▶ **Task A**:
Copy the outline rows from the line containing "Segment anything that is **right lung**. Return" through the end of the rows, changing "Segment" to "Outline" and leaving all else as it is.

--- Begin Text to read ---

Thanksgiving's going to be good this year. My wife went shopping yesterday, and the turkey's were on sale. Picked up a 20 pounder.

Back in leaner times, I used to make turkey noodle soup out of the carcass. We'd have enough to last a week. I didn't mind it, but the wife and kids complained so much that I stopped.

Well, when she brought home that turkey, I said, "I'm making turkey soup this year and I'm going to can it." She said that was fine - as long as she didn't have to eat the stuff for two solid weeks. This will be my first shot at pressure canning - looking forward to it. Oh, and my soup is pretty danged good, if I say so myself....

Atahualpa 11-16-2008 04:13 PM

Re: Turkey Soup
 
Lets hear your turkey soup recipe.

Here's my homemade chicken noodle soup recipe, I'm sure turkey would be just as good, in fact, I might just try it with left over turkey (and carcass) after Thanksgiving.

I first take carrots (5 or 6), celery (5 or 6 stalks), onion (quartered) , garlic (1 whole bulb cut in half), bay leaves (2 or 3), thyme (fresh or dried...small bunch or small palm full of dried) and small palm full of whole peppercorns and put it in a large pot of water (I try to use older vegetables that might be past their peak for eating fresh) and boil it for 1 1/2 hour or more...then I put in the whole chicken for another 1 1/2 hour. Remove the chicken and set aside....strain the vegetables and discard. Now you have a very flavorful broth.

Separate the chicken from the bones and skin...then I hand shred the cleaned chicken.

Then I take the same assortment of vegetables and herbs (minus the pepper and garlic...use ground pepper and minced garlic to taste) in about half the quantity and dice it up and saute in olive oil or clarified butter. Add the broth (now is the time to salt the broth...I use Realsalt and it takes quite a bit for a large pot... palm full or to taste). I have been adding dried shiitake mushrooms, but it is not traditional, but it's good. Then add the shredded chicken. Make the noodles out of flour, eggs, milk, butter, and salt (or your favorite method) and add to the soup for about 15 minutes. Sprinkle a little chopped parsley on each serving and enjoy.

--- End Text to read ---
--- Begin Excerpted data ---

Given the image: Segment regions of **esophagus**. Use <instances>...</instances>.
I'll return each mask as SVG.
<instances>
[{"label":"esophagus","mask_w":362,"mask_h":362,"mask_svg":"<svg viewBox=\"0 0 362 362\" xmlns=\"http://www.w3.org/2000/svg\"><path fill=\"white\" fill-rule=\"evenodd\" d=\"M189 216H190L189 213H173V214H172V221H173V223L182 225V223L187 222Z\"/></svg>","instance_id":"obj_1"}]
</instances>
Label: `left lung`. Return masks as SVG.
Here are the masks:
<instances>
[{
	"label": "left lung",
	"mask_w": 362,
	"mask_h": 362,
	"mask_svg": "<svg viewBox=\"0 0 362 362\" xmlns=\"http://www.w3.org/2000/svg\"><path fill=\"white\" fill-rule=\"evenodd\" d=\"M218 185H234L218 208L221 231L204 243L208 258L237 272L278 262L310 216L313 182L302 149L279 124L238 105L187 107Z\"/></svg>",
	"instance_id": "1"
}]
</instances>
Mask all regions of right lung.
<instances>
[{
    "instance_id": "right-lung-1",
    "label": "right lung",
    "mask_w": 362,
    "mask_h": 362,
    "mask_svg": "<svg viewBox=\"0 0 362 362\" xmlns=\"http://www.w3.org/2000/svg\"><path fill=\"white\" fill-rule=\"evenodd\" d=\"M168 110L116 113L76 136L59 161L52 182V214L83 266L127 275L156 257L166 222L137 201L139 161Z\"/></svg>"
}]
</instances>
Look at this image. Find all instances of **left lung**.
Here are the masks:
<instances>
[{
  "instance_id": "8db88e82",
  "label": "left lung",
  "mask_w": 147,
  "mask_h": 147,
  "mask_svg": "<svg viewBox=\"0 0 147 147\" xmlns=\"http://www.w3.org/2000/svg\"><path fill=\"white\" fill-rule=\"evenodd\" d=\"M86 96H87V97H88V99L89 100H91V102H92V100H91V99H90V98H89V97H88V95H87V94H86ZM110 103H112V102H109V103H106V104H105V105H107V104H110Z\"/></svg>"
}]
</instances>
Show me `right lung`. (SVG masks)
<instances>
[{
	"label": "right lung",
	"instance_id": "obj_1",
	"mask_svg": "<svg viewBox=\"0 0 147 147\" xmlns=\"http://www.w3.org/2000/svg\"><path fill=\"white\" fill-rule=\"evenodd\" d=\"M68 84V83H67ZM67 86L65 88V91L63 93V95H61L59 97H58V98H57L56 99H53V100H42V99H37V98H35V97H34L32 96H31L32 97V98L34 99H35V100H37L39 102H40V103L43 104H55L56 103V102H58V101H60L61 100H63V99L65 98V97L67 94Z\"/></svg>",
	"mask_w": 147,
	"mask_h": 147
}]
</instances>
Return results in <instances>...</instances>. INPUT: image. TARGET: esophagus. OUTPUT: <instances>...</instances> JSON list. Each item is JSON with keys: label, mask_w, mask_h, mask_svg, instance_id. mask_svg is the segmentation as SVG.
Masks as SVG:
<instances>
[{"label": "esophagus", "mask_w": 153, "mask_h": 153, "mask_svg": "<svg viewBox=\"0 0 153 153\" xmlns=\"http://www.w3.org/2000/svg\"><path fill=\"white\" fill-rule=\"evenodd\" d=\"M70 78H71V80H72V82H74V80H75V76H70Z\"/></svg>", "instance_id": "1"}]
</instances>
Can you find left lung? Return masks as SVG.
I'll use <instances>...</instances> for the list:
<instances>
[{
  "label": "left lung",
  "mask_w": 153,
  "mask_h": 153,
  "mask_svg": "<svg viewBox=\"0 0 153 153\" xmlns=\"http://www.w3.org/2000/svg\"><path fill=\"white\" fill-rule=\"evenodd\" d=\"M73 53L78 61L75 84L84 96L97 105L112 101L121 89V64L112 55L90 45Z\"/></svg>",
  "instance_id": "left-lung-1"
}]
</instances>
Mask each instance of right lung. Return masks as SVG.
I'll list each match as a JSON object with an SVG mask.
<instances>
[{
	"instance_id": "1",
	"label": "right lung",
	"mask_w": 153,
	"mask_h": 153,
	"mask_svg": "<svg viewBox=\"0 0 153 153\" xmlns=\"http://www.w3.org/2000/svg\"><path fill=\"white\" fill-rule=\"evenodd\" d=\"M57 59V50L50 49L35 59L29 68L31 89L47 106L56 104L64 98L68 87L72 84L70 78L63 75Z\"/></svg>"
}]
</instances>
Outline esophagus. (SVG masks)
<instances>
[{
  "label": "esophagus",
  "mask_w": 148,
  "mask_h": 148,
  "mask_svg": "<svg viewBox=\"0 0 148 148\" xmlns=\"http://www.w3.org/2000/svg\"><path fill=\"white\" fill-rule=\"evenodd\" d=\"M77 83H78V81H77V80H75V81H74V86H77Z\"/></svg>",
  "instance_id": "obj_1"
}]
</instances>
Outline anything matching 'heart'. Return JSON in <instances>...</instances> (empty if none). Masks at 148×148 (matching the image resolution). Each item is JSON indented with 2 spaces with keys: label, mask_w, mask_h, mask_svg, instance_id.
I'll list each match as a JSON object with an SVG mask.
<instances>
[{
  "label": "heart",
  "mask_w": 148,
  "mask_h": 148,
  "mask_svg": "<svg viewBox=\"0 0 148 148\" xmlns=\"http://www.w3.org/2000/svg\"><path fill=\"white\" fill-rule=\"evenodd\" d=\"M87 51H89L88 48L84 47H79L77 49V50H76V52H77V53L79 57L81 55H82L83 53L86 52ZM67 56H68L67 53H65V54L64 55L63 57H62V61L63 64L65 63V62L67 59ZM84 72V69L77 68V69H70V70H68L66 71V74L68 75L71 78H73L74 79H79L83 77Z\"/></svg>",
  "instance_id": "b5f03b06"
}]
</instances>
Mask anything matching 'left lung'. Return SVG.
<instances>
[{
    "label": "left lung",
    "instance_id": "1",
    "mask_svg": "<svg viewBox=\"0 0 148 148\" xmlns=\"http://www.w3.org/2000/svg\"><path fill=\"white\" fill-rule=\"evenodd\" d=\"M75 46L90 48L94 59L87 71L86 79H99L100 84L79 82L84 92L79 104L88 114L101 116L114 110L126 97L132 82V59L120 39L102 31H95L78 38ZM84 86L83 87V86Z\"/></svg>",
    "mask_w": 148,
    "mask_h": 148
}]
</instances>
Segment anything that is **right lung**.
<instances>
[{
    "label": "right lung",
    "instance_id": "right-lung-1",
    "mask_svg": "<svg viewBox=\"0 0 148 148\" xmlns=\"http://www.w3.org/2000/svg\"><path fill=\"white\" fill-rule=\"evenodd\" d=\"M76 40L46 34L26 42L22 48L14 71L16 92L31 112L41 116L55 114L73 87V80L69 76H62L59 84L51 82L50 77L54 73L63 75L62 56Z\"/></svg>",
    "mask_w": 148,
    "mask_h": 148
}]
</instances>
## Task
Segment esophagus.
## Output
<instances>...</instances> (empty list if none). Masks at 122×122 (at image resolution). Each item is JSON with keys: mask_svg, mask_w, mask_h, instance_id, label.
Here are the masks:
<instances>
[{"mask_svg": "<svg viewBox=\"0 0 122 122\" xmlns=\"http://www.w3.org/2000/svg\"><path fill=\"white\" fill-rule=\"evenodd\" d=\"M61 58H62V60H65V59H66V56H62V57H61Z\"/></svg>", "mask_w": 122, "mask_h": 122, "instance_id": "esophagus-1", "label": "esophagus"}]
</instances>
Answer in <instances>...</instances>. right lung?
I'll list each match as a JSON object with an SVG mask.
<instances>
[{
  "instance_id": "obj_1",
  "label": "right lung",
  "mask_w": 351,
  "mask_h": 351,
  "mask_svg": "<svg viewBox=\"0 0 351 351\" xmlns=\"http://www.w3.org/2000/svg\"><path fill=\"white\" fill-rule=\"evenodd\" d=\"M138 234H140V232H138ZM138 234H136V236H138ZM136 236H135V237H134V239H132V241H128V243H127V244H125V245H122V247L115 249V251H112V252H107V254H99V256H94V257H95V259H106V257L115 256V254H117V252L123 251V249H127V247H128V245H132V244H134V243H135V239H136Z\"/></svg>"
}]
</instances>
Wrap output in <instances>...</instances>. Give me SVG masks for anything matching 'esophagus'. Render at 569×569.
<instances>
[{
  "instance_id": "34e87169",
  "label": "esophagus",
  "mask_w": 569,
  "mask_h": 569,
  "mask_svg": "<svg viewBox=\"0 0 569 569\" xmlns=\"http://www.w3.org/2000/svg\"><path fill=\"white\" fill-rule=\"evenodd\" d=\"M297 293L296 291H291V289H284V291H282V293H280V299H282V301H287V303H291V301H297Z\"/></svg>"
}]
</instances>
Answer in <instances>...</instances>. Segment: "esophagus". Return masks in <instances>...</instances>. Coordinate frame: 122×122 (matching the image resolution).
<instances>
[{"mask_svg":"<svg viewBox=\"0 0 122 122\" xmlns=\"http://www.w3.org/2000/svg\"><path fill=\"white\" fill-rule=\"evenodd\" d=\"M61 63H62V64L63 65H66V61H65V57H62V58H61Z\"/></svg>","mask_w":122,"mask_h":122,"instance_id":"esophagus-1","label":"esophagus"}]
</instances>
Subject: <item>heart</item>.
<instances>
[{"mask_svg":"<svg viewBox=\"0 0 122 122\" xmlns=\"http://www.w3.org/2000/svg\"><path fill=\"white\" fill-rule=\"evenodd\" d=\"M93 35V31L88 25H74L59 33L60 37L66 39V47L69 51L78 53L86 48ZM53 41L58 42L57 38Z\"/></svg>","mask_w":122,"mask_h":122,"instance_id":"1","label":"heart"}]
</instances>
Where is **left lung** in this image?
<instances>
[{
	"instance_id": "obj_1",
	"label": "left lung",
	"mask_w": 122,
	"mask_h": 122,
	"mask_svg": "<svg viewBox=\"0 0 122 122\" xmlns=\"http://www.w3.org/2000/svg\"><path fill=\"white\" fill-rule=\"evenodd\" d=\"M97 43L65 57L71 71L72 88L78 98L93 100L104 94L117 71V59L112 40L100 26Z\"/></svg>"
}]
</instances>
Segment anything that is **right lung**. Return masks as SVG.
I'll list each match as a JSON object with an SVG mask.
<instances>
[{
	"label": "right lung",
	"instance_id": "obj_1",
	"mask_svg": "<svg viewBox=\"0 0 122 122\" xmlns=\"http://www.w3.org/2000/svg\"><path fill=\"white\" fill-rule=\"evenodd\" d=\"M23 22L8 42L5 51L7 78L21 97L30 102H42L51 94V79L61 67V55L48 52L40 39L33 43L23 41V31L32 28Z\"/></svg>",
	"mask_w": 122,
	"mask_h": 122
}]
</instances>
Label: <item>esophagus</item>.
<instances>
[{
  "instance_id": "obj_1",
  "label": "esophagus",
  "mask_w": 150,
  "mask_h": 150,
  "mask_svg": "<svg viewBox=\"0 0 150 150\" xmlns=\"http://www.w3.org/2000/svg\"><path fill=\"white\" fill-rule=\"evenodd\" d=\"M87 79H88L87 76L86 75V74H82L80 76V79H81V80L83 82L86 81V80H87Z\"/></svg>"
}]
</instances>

--- End Excerpted data ---

▶ **Task B**:
Write what comes next in the turkey soup text, starting right after its final sentence.

▶ **Right answer A**:
Outline anything that is **right lung**. Return masks as SVG.
I'll list each match as a JSON object with an SVG mask.
<instances>
[{
	"label": "right lung",
	"instance_id": "obj_1",
	"mask_svg": "<svg viewBox=\"0 0 122 122\" xmlns=\"http://www.w3.org/2000/svg\"><path fill=\"white\" fill-rule=\"evenodd\" d=\"M23 22L8 42L5 51L7 78L21 97L30 102H42L51 94V79L61 67V55L48 52L40 39L33 43L23 41V31L32 28Z\"/></svg>",
	"mask_w": 122,
	"mask_h": 122
}]
</instances>
Label: <item>esophagus</item>.
<instances>
[{
  "instance_id": "obj_1",
  "label": "esophagus",
  "mask_w": 150,
  "mask_h": 150,
  "mask_svg": "<svg viewBox=\"0 0 150 150\" xmlns=\"http://www.w3.org/2000/svg\"><path fill=\"white\" fill-rule=\"evenodd\" d=\"M87 79H88L87 76L86 75V74H82L80 76V79H81V80L83 82L86 81V80H87Z\"/></svg>"
}]
</instances>

▶ **Right answer B**:
Blorp 11-16-2008 04:27 PM

Re: Turkey Soup
 
Anytime we have chicken or turkey we make stock out of the leftover carcass.

We always have a lot of soup stock around. Use fish heads, shrimp shells in the seafood base and bones for beef. Usually throw in spices, celery, carrots, onions, and what ever herbs look sound and smell good at the time. Coriander is common for us to use.

No sense in wasting anything. Plus it tastes good. I like to use stock for rice instead of plain water. We freeze our stock batches in ice cube trays so we can pop them out as needed.

Kind of off topic, my wife harvested the last of the basil before the freeze last night. WOW! Just a few plants, produced a lot all year and now we have surplus. All of this reminds me that I need to go and deal with some other gardening issues. lol

thrifty_bob 11-16-2008 04:40 PM

Re: Turkey Soup
 
My chicken soup is

Have a baked chicken for supper, seasoned with olive oil, seasoned salt, and pepper

That leaves some breast meat and lots of dark meat and carcass.
Strip the meat from the bones and put in the fridge.
Put the rest in the pressure cooker with a tsp of salt, some pepper, poultry seasoning, parsley, onion scraps, celery scraps, carrot scraps, and a few bay leaves.
Cover with water and pressure cook at 15 lbs for 75 min.
Turn off heat and wait till pressure gone.
Pour through strainer into large bowl to get broth.
Rinse pressure cooker.
Skim off the fat from the broth, return a few tbsp to pressure cooker to saute veggies in.
Chop small onion up fine add to pot.
Slice 3 carrots thin add to pot.
Slice 3 celery stalks thick add to pot.
Cook onion, celery and carrots till tender.
Chop reserved meat add to pot.
Add broth to pot.
Add 1 tbsp parsley.
Season to taste (salt, pepper).
Add water if too thick.
Bring to boil, then lower heat to simmer 20 min.
Add noodles, bring to boil, slow boil till noodles done about 10-15 min.

Serve with home made matso balls

Basically I triple the recipe for turkey soup figuring the chicken as 3 lbs vs 10 lb turkey.

Never tried home made noodles... maybe some day. Matso balls are the ultimate.

If I was going to can it, I think I'd leave the noodles out, and make them when reheating the canned soup so they don't absorb all the liquid.

Atahualpa 11-16-2008 04:46 PM

Re: Turkey Soup
 
Quote:

Originally Posted by Blorp (Post 1419141)
Anytime we have chicken or turkey we make stock out of the leftover carcass.

We always have a lot of soup stock around. Use fish heads, shrimp shells in the seafood base and bones for beef. Usually throw in spices, celery, carrots, onions, and what ever herbs look sound and smell good at the time. Coriander is common for us to use.

No sense in wasting anything. Plus it tastes good. I like to use stock for rice instead of plain water. We freeze our stock batches in ice cube trays so we can pop them out as needed.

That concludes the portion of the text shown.